DOCUMENT >>
Self Realization Fellowship

By: Dr. John Ankerberg, Dr. John Weldon; ©1999
Self Realization Fellowship attempts to reveal the divine nature of mankind, abolish religious division and provide direct experience of God through kriya yoga

 

Self Realization Fellowship

Info at a Glance

Purpose: To reveal the divine nature of mankind, abolish religious division (such as to reveal the unity of the teachings of Christ and Krishna) and provide direct experience of God through kriya yoga.

Founder: Paramahansa Yogananda (1893-1952).

Source of authority: The writings of Sri Yukteswar, Paramahansa Yogananda, Daya Mata and other qualified leaders, but principally those of Yogananda.

Claim: To possess and disseminate “a knowledge of definite scientific techniques to attaining direct personal experience of God.”

Occult dynamics: Incorporates spiritism and psychic meditation; occult yoga practice to activate “psychic centers” (chakras).

Examples of key literature: Yogananda’s Man’s Eternal Quest and Autobiography of a Yogi. This latter 600 page book was released in 1946 and is the best known publication of the movement. Issued in some twenty languages, according to the SRF website it is “used as a text and reference work in numerous colleges and universities.” It is also considered by many to be a spiritual classic; for example, the website cites Columbia University Press as stating that “there has been nothing before, written in English or any other European language like this presentation of yoga.” Self-Realization is the principal periodical.

RECORD LIST >>
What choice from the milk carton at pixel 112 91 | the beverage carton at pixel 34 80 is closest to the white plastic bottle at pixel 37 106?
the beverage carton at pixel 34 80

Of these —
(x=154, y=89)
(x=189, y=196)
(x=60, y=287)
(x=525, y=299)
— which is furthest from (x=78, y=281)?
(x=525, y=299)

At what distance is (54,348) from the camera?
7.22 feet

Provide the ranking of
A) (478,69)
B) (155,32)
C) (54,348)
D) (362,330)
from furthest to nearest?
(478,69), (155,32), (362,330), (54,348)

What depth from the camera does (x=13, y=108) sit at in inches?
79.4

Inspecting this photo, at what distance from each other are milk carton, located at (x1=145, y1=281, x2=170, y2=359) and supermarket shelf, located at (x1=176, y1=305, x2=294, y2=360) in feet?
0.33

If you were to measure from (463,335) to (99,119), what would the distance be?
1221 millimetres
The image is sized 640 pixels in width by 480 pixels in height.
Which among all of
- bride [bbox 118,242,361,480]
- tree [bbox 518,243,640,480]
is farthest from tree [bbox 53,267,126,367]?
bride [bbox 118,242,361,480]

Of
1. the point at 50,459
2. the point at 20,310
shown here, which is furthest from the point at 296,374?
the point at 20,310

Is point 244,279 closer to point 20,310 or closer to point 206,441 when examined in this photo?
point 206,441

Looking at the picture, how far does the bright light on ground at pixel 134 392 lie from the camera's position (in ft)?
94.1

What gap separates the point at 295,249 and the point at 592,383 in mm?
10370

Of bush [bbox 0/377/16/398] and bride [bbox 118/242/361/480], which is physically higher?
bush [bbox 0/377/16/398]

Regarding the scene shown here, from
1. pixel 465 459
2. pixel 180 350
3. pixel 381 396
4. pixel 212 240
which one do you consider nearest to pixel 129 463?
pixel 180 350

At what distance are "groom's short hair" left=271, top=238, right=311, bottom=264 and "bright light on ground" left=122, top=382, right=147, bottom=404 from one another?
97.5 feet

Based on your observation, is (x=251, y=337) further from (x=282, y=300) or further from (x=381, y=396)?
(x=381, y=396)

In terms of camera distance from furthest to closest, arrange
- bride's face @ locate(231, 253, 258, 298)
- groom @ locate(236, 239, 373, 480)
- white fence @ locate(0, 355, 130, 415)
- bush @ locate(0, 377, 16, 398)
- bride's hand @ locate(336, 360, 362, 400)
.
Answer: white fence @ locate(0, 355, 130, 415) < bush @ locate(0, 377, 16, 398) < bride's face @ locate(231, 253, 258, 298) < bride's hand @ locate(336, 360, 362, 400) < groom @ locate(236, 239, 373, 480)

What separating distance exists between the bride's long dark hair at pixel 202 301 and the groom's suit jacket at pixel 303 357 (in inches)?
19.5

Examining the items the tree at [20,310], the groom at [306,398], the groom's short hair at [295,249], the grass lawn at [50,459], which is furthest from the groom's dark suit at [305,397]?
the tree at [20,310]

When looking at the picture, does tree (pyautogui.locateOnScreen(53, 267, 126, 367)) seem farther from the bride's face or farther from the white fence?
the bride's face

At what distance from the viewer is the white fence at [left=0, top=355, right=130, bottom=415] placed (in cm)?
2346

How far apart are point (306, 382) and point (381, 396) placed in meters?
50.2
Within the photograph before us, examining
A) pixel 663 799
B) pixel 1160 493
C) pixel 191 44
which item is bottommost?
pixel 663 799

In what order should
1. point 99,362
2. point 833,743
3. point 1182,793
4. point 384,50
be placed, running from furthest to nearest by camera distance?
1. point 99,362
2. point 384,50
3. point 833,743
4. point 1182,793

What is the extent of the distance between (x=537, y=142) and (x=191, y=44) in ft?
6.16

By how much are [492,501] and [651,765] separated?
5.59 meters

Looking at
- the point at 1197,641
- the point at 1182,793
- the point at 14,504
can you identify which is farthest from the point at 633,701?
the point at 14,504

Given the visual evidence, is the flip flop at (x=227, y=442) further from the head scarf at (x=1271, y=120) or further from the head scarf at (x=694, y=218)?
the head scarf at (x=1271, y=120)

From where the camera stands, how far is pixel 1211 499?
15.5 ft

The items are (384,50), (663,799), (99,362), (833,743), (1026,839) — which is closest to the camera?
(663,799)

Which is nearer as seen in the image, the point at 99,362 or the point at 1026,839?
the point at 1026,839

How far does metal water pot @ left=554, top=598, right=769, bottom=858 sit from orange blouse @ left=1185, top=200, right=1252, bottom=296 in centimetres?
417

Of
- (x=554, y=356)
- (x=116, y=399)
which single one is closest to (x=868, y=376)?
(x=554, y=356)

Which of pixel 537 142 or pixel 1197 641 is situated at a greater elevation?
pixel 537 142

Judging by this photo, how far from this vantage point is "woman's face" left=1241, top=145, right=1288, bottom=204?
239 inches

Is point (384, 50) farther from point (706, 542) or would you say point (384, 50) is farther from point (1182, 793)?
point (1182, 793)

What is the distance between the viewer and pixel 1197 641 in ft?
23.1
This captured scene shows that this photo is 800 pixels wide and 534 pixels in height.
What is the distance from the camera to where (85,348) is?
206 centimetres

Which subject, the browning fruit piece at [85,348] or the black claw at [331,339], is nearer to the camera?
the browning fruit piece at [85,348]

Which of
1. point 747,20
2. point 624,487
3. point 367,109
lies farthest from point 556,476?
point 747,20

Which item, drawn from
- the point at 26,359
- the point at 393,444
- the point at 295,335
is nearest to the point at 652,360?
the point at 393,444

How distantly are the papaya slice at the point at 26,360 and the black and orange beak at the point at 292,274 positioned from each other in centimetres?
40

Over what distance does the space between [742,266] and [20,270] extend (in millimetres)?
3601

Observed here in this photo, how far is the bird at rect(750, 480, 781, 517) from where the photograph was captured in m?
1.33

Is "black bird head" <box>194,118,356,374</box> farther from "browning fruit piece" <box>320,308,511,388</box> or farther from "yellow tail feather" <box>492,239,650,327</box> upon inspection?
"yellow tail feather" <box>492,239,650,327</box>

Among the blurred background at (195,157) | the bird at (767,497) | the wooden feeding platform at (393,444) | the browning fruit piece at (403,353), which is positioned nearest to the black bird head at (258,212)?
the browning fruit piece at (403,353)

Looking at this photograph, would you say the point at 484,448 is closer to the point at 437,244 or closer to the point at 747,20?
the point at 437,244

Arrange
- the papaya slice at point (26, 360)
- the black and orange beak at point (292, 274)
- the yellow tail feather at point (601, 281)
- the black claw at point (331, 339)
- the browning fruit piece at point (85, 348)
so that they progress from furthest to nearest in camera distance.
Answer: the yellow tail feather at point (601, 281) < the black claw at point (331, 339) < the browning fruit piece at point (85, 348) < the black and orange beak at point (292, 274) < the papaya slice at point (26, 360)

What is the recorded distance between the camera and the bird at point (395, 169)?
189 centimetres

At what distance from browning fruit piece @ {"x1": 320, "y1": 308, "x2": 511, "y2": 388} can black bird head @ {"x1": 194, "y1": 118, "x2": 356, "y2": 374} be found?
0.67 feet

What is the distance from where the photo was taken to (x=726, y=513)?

EXERCISE TASK 1 >> According to the Self Realization Fellowship overview, in what year was Autobiography of a Yogi released?
EXERCISE TASK 2 >> Name every person whom the Self Realization Fellowship overview lists by name as a source of authority.
The records were taken from a different source than the text.

TASK RESPONSE 1 >> 1946

TASK RESPONSE 2 >> Sri Yukteswar, Paramahansa Yogananda, Daya Mata